Instruksi Singkat 1: Menurut kutipan tentang angkot di bawah, mengapa penulis enggan belajar mengendarai sepeda motor lagi? Jelaskan dalam satu sampai tiga kalimat.

Kutipan Pilihan:
*Sepenggal Cerita dari Angkutan Kota*
Aku percaya bahwa
belajar itu bisa dimana saja dan dari siapa saja. Belajar bukan hanya tentang
bagaimana cara menghitung logarima,kalkulus atau korelasi antara variabel x dan
variabel y. Tapi Ini adalah tentang belajar mendewasakan diri dan menemukan
kedamaian hati dari orang-orang asing tapi mengajarkan banyak hal.
Sehari-hari aku setia menggunakan angkutan kota atau kami
orang Medan akrab menyebutnya “Angkot” sebagai moda transportasi. Setiap
harinya, Dari rumah ke kantor, ke kampus
dan kembali ke rumah hampir 70% menggunakan transportasi kesayangan ini. Trauma kecelakaan ketika belajar naik sepeda
motor dulu berhasil mematikan niatku untuk belajar lagi dan apalagi bekas-bekas
luka yang ditinggalkan juga tak kunjung hilang. Seperti sakit ketika patah
hati. Tetap akan membekas. Mungkin akan jadi samar, tapi tak benar-benar
hilang. Bekas luka yang tak kunjung hilang itulah yang semakin membuatku enggan
untuk belajar mengendarai sepeda motor lagi.
Kata orang, aku mudah menyerah, mereka bilang jatuh itu proses biasa.
Itu mungkin benar, Tapi aku memang belum siap untuk mengambil resiko lagi.
Mungkin nanti. Suatu hari.Entah kapan. Atau transportasi seperti mobil + supir
pribadi tentu juga bukanlah pilihan. Karna dalam kamusku tak ada pilihan
seperti itu . Jadilah aku, mau tidak mau, suka tidak suka, harus berjibaku
dengan “angkot” setiap harinya. Tapi kemudian, entah sejak kapan. Aku mulai
jatuh cinta dengan transportasi ini.
Jatuh cinta Karena ugal-ugalannya angkot Medan yang membuat aku jarang sekali
terlambat ke kantor atau kampus,Karena ongkos yang masih ramah di kantong dan
juga karena disini aku bisa bertemu dengan orang yang berbeda setiap harinya.
Tak jarang selalu ada cerita yang ditinggalkan.

Instruksi Singkat 2: Tuliskan kembali tanpa perubahan bagian baris data mulai dari baris yang memuat "Which item is" sampai akhir baris data, termasuk kedua ujungnya.

Informasi yang Diberikan:
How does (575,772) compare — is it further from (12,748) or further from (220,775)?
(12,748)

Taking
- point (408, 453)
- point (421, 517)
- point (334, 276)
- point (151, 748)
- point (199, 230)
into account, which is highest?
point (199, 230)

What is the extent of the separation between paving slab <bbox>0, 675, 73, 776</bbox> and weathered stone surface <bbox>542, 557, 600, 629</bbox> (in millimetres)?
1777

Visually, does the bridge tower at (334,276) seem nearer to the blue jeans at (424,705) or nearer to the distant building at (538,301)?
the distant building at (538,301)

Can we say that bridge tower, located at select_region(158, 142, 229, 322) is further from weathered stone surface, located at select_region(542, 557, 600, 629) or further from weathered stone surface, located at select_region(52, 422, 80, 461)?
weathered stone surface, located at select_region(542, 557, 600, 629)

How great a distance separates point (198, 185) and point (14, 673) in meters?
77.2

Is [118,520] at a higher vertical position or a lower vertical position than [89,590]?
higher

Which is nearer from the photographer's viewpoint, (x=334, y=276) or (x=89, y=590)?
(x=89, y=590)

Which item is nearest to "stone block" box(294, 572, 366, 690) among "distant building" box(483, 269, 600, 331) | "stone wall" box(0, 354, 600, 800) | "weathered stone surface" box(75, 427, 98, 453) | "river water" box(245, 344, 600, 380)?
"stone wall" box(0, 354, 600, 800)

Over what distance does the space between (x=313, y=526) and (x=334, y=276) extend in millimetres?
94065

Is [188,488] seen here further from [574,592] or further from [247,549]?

Jawaban Lengkap 1: Penulis enggan belajar mengendarai sepeda motor lagi karena trauma akibat kecelakaan saat dulu belajar naik sepeda motor. Bekas-bekas luka dari kecelakaan itu juga tak kunjung hilang, dan justru itulah yang semakin membuatnya enggan.

Jawaban Lengkap 2:
Which item is nearest to "stone block" box(294, 572, 366, 690) among "distant building" box(483, 269, 600, 331) | "stone wall" box(0, 354, 600, 800) | "weathered stone surface" box(75, 427, 98, 453) | "river water" box(245, 344, 600, 380)?
"stone wall" box(0, 354, 600, 800)

Over what distance does the space between (x=313, y=526) and (x=334, y=276) extend in millimetres?
94065

Is [188,488] seen here further from [574,592] or further from [247,549]?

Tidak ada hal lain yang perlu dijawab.